DOCUMENT EXTRACT:
Games Workshop published the Battlefleet Gothic Annual once a year after the game's release, with the exception of 2003, where the Annual was replaced by a 160-page supplement, Battlefleet Gothic: Armada. Among others, Armada introduced four new Imperial fleet rosters (Battle Fleet Armageddon, Bastion Fleets, Battle Fleet Cadia and the Reserve fleets of Segmentum Obscurus), as well as gathering the fleets previously mentioned into an official rulebook with updated fleet lists.

==Battlefleet Gothic: Leviathan (digital version)==

A digital version of the boardgame for Android and iOS was developed by Grand Cauldron and released in 2016. It featured singleplayer skirmish (single battle) and campaign modes, as well as player vs. player mode. The game was discontinued in 2017.

==Battlefleet Gothic: Armada (video game series)==
A real-time strategy video game adaptation, called Battlefleet Gothic: Armada, developed by Tindalos Interactive and published by Focus Home Interactive, was released on April 21, 2016.

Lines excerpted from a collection
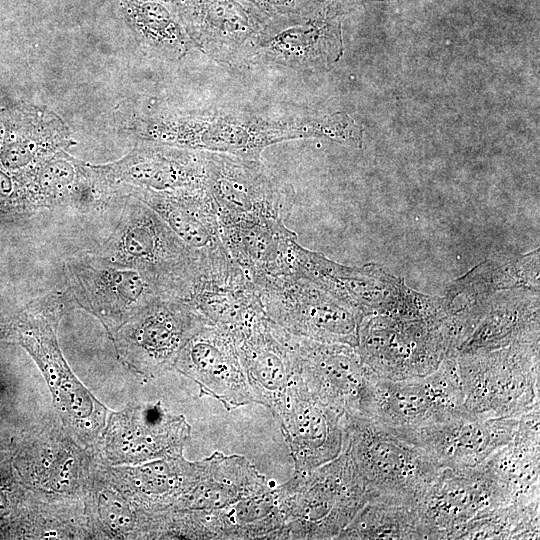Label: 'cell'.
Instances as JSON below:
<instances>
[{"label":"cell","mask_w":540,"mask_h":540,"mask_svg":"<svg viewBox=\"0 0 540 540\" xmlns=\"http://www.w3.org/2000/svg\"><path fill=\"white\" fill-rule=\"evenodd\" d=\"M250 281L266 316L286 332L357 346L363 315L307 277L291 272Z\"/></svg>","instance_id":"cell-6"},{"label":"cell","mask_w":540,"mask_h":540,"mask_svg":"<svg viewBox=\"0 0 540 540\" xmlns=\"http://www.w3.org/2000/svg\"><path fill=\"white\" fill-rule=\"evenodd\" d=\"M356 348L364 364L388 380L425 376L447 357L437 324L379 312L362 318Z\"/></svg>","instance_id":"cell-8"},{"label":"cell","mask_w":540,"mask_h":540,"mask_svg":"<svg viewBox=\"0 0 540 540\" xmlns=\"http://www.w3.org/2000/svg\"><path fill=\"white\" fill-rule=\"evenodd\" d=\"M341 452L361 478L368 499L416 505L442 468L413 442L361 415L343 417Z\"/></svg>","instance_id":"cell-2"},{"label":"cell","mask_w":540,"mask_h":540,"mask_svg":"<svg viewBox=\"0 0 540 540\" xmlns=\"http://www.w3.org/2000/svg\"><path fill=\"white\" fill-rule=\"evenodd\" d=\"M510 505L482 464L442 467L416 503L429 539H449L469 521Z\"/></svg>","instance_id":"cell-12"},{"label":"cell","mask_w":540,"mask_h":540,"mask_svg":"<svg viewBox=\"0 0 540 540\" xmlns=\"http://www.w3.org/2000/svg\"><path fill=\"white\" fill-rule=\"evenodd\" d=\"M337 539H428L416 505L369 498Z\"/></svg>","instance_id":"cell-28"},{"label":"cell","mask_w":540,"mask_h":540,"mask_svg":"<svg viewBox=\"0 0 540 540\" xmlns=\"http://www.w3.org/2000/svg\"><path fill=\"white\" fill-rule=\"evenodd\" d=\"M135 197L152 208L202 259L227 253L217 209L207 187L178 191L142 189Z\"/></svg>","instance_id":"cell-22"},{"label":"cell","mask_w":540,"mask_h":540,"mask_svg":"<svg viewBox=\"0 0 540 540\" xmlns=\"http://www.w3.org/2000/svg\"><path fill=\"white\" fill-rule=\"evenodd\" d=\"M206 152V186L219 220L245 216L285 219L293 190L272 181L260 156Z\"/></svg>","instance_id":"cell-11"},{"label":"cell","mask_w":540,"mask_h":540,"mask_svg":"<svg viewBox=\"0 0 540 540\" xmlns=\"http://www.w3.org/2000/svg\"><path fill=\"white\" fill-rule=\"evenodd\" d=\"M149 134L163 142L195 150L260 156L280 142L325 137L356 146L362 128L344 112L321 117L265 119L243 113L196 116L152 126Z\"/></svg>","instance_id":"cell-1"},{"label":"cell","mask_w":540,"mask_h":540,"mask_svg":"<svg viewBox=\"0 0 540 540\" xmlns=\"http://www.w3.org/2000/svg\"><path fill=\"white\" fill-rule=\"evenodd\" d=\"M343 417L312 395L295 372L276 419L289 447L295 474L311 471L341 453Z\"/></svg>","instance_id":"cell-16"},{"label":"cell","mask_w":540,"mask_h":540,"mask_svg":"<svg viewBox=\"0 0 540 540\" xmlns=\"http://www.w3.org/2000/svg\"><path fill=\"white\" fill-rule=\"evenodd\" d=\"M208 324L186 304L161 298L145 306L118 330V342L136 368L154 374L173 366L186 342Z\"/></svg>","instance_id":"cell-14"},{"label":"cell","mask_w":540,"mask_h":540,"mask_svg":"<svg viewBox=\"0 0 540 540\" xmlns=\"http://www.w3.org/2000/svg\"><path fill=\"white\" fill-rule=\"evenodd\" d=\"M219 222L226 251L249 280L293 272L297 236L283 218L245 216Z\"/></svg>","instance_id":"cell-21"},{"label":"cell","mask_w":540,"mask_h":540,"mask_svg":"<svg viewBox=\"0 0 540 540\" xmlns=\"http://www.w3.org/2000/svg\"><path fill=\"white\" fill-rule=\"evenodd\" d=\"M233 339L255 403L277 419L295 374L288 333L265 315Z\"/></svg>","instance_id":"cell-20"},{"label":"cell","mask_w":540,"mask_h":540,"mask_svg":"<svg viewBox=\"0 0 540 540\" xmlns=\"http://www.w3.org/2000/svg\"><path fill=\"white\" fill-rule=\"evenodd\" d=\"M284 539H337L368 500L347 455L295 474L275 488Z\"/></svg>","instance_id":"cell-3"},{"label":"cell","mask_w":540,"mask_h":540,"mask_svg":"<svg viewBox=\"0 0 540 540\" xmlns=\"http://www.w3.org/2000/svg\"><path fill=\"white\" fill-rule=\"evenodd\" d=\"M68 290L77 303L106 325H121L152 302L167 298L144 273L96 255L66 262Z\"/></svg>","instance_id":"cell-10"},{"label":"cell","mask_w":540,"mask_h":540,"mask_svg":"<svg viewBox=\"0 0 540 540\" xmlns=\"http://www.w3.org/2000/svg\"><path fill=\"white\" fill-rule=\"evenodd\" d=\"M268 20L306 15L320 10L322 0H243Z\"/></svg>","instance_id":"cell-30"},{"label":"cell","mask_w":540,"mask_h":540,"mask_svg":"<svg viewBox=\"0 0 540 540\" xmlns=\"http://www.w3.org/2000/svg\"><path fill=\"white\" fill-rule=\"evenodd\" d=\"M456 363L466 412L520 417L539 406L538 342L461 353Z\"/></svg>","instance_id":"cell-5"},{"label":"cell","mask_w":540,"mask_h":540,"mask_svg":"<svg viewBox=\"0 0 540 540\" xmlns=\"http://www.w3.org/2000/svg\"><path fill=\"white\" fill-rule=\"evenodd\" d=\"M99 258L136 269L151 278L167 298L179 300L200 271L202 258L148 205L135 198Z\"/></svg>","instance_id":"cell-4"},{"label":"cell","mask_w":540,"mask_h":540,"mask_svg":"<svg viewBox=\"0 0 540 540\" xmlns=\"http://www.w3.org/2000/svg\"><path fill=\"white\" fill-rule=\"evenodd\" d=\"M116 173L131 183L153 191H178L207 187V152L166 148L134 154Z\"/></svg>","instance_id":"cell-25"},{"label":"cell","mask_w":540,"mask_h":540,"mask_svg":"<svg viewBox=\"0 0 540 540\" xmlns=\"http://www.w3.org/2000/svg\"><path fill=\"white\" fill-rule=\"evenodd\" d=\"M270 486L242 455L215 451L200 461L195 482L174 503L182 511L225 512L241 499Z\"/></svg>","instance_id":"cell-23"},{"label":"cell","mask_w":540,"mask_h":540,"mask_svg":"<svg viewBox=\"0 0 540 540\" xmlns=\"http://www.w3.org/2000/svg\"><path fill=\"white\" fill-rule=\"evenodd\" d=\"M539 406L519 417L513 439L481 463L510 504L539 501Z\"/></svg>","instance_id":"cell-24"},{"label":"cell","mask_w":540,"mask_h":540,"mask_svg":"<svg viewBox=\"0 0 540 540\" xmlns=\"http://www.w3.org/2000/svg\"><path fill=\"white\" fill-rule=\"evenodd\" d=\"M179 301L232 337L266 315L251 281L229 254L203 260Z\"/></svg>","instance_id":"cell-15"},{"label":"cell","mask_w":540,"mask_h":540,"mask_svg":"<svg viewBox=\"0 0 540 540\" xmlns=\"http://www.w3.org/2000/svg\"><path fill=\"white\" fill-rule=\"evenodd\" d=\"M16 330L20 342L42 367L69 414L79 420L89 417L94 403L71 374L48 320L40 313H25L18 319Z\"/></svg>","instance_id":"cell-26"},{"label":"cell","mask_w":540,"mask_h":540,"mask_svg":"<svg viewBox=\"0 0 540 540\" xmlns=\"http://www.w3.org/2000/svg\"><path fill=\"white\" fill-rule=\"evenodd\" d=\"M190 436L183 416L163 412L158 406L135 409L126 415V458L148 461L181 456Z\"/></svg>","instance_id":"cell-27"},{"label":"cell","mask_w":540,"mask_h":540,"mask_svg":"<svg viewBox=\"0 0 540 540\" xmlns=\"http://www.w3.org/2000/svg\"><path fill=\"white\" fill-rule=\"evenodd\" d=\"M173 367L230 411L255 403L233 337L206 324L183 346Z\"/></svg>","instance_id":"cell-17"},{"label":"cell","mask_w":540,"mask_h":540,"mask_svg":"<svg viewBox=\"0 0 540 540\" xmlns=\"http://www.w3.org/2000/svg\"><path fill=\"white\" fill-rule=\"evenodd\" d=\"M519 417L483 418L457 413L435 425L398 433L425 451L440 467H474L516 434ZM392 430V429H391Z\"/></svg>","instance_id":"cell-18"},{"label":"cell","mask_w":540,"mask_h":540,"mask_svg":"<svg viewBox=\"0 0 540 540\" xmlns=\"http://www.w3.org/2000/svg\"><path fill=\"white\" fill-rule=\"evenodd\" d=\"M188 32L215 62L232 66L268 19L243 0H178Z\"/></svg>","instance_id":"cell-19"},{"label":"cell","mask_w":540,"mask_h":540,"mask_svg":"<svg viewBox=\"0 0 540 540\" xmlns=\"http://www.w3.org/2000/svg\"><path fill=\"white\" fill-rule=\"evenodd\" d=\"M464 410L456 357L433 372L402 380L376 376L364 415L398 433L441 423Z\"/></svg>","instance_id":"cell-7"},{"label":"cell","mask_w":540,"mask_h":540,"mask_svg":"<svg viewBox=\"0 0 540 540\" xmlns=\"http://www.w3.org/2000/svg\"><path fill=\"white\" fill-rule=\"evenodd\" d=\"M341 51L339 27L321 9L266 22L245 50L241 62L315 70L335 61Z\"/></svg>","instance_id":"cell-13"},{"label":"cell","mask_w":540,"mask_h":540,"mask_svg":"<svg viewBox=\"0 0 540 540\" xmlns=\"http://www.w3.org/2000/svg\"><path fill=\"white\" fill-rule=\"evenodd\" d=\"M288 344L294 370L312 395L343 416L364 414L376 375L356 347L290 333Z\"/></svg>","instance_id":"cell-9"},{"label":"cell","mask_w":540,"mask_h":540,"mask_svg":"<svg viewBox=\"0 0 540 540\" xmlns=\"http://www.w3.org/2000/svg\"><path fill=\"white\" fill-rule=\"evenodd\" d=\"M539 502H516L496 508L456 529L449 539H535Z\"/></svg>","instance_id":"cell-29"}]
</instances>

GIVEN TASK: Retype the passage about Battlefleet Gothic above, starting at the words "A digital version" and stopping after "discontinued in 2017.".

RESULT OF THIS TASK:
A digital version of the boardgame for Android and iOS was developed by Grand Cauldron and released in 2016. It featured singleplayer skirmish (single battle) and campaign modes, as well as player vs. player mode. The game was discontinued in 2017.